Strategies for Island Sustainability and Wellbeing

Selasa, 15 April 20140 komentar

strategy for island sustainability
Our post today related to make efforts about how to improve strategies for island sustainability and wellbeing. In order to improve the welfare of people in a small island, it would require a strategy of sustainable development of small islands. Some related references I have collected and collated into this article you are reading today.

Strategies for island sustainability and wellbeing background: Three variables stand out as central to insularity: size, distance to a continental mainland and intensity of contact and exchange with other places. Other things being equal, the smaller, the more insular – with Manhattan and Greenland underlining the weight of ‘other things equal’ (Eric Clarke:2004). 

According to Robert McArthur and E.O. Wilson at The Theory of Island Biogeography (1967) Princeton Press,There are three main factors that could explain the biodiversity of islands: Immigration , Emigration and Extinction.

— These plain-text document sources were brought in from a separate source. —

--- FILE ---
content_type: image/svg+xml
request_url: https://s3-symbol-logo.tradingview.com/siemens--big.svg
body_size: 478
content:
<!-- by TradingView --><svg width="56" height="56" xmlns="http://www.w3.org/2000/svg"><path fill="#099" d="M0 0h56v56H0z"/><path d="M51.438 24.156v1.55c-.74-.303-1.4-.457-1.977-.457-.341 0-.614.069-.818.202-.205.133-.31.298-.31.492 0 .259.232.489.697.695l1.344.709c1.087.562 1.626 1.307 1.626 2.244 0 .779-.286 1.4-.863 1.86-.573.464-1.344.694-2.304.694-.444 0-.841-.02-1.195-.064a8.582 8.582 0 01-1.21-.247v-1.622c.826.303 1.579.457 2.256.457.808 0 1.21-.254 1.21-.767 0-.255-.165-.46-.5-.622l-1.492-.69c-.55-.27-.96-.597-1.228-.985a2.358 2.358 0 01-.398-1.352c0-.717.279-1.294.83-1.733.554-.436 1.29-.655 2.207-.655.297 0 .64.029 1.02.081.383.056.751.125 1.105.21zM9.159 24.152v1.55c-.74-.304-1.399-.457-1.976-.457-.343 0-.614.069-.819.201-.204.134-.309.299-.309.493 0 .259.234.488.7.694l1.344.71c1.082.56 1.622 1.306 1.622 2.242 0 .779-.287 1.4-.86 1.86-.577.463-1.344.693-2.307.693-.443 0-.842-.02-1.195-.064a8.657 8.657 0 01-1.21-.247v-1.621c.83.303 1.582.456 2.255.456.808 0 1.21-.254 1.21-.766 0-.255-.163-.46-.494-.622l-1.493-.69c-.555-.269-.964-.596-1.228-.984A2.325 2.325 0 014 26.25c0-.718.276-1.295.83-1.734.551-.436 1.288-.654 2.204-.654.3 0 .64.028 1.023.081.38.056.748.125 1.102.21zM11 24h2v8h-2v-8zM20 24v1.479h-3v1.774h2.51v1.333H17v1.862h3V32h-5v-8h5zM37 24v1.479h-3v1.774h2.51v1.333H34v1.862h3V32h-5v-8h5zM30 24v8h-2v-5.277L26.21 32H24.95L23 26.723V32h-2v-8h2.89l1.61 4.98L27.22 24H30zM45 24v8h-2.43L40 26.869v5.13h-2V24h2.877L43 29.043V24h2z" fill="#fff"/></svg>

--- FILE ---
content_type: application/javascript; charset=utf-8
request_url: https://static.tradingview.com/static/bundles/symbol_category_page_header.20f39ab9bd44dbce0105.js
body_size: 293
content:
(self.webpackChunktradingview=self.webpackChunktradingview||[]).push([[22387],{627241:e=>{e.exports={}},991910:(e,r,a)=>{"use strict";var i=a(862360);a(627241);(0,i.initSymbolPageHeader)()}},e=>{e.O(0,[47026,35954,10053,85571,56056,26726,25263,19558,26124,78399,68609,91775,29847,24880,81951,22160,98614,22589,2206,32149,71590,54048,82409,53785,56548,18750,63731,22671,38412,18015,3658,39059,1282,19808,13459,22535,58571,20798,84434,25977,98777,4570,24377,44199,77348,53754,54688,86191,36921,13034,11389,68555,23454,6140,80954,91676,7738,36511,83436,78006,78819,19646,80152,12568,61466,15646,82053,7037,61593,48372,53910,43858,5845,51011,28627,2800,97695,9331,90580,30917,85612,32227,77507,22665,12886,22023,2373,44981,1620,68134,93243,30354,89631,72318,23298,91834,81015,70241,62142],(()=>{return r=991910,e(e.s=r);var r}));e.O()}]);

Biocultural geography holds considerable potential to contribute to our understanding of processes of globalisation and how these are involved in generating and linking ‘the sixth extinction’ – the first such marked fall in biodiversity generated by the dominion and activities of one species – and the ‘extinction of experience’, associated with a coeval decline in cultural diversity, most obviously manifested in the death of languages. (Clark, 2004: 285). 

Jared Diamond also said at his paper: How Societies choose to fail or succeed (2005) Viking Press, there were factors that determine whether societies (in general) sustain or collapse: The degree and nature of the damage that human societies inflict on their environment ; Climate change; Degree and nature of hostility of neighbouring societies; Degree and nature of support from neighbouring societies; And the nature and effectiveness of society’s response to the above factors. 

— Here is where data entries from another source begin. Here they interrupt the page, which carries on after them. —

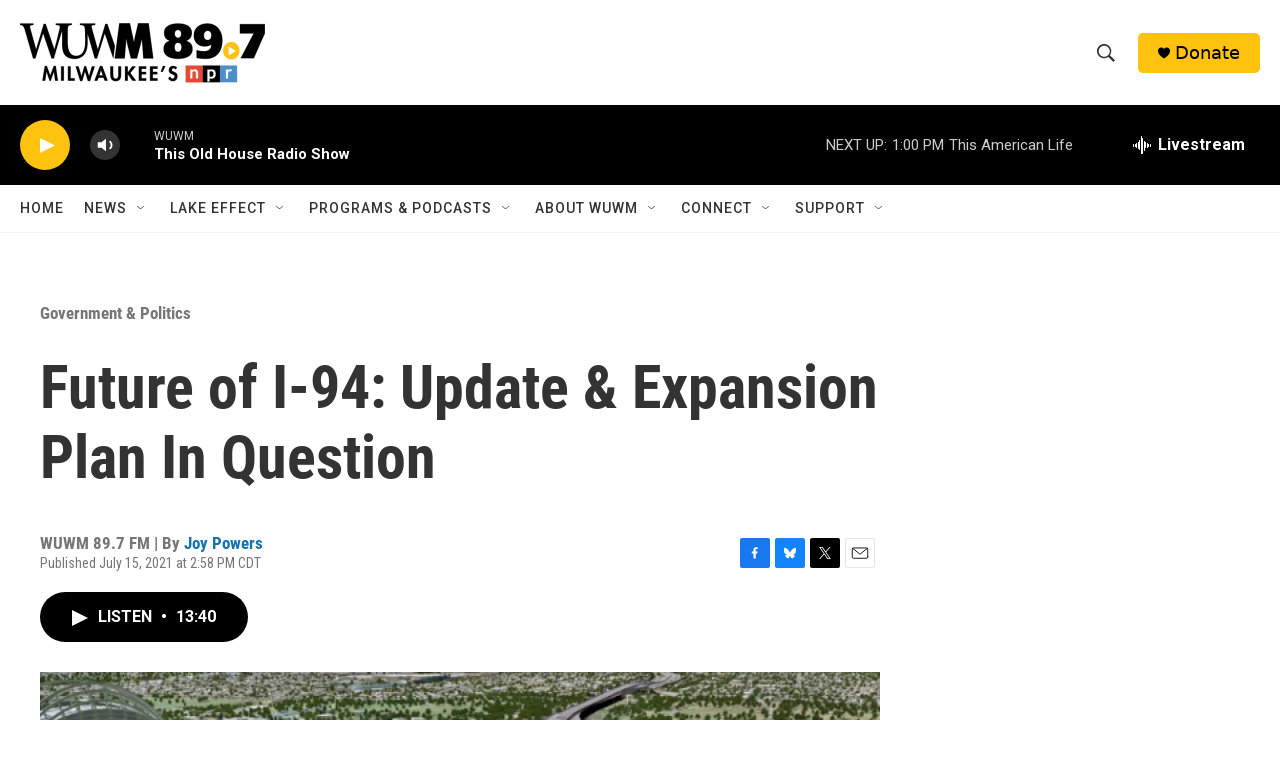

--- FILE ---
content_type: text/html; charset=utf-8
request_url: https://www.google.com/recaptcha/api2/aframe
body_size: 267
content:
<!DOCTYPE HTML><html><head><meta http-equiv="content-type" content="text/html; charset=UTF-8"></head><body><script nonce="9-bC-7pAvjjUHybfI7M7IA">/** Anti-fraud and anti-abuse applications only. See google.com/recaptcha */ try{var clients={'sodar':'https://pagead2.googlesyndication.com/pagead/sodar?'};window.addEventListener("message",function(a){try{if(a.source===window.parent){var b=JSON.parse(a.data);var c=clients[b['id']];if(c){var d=document.createElement('img');d.src=c+b['params']+'&rc='+(localStorage.getItem("rc::a")?sessionStorage.getItem("rc::b"):"");window.document.body.appendChild(d);sessionStorage.setItem("rc::e",parseInt(sessionStorage.getItem("rc::e")||0)+1);localStorage.setItem("rc::h",'1769280996510');}}}catch(b){}});window.parent.postMessage("_grecaptcha_ready", "*");}catch(b){}</script></body></html>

Professor Philip Hayward from Southern Cross University, Australia describe Ten factors that determine whether the social and cultural heritages of islands can sustain and/or develop themselves: 

1-The socio-economic and resource stability of the region (eg food security, stable environment} and capacity for access to development and/or crisis assistance when necessary. 

2-The degree of consciousness of there being a distinct local cultural and/or environmental heritage that has value to the local community. 

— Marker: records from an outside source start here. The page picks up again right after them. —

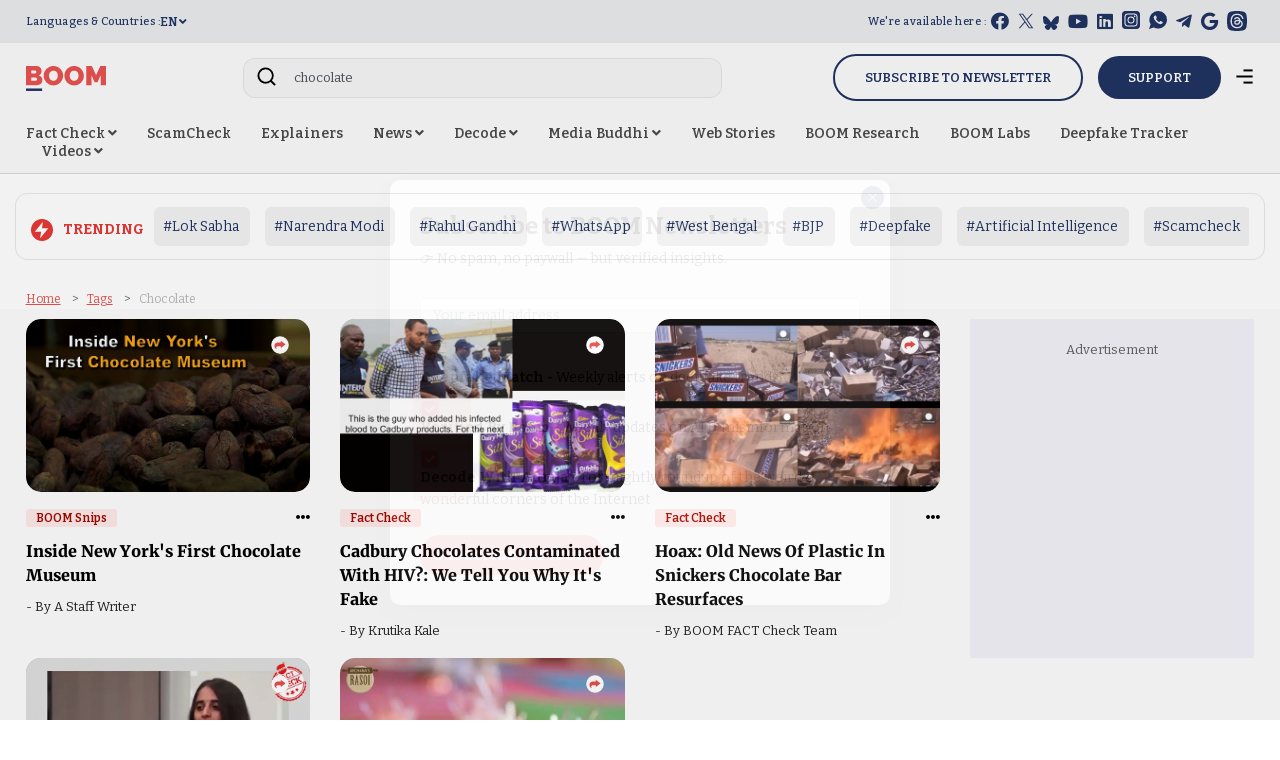

--- FILE ---
content_type: text/html; charset=utf-8
request_url: https://www.google.com/recaptcha/api2/aframe
body_size: 135
content:
<!DOCTYPE HTML><html><head><meta http-equiv="content-type" content="text/html; charset=UTF-8"></head><body><script nonce="Rjs0VwGsGi1kopiC0PICqw">/** Anti-fraud and anti-abuse applications only. See google.com/recaptcha */ try{var clients={'sodar':'https://pagead2.googlesyndication.com/pagead/sodar?'};window.addEventListener("message",function(a){try{if(a.source===window.parent){var b=JSON.parse(a.data);var c=clients[b['id']];if(c){var d=document.createElement('img');d.src=c+b['params']+'&rc='+(localStorage.getItem("rc::a")?sessionStorage.getItem("rc::b"):"");window.document.body.appendChild(d);sessionStorage.setItem("rc::e",parseInt(sessionStorage.getItem("rc::e")||0)+1);localStorage.setItem("rc::h",'1769518290013');}}}catch(b){}});window.parent.postMessage("_grecaptcha_ready", "*");}catch(b){}</script></body></html>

3-The scale and impact of external cultural influences (eg economic globalisation, immigration etc. The greater these are; generally, the greater the displacement of traditional cultures). 

4-The nature of established local communities’ engagement with external influences and cultural change . 

5-The extent to which culture, landscape and the natural environment can be utilised as an economic asset (and/or a form of ‘cultural capital’). 

6-The nature of diasporic communities, their various retention and/or loss of ‘home’ island culture and the nature of their influence on/interaction with home islands. 

7-The degree that neighbouring locations and/or regional/national groupings value, validate and support local cultures plus how they do this. 

8-The degree that local cultures can deploy the above to refresh and/or innovate local cultures (and so provide a local alternative to received cultures and forms or practices that can be disseminated more widely). 

9-The amount of influence that local communities can exercise on regional, national and international policy and planning. 

10-The extent to which regional and national governments recognise regional issues and actively support local autonomy in key areas.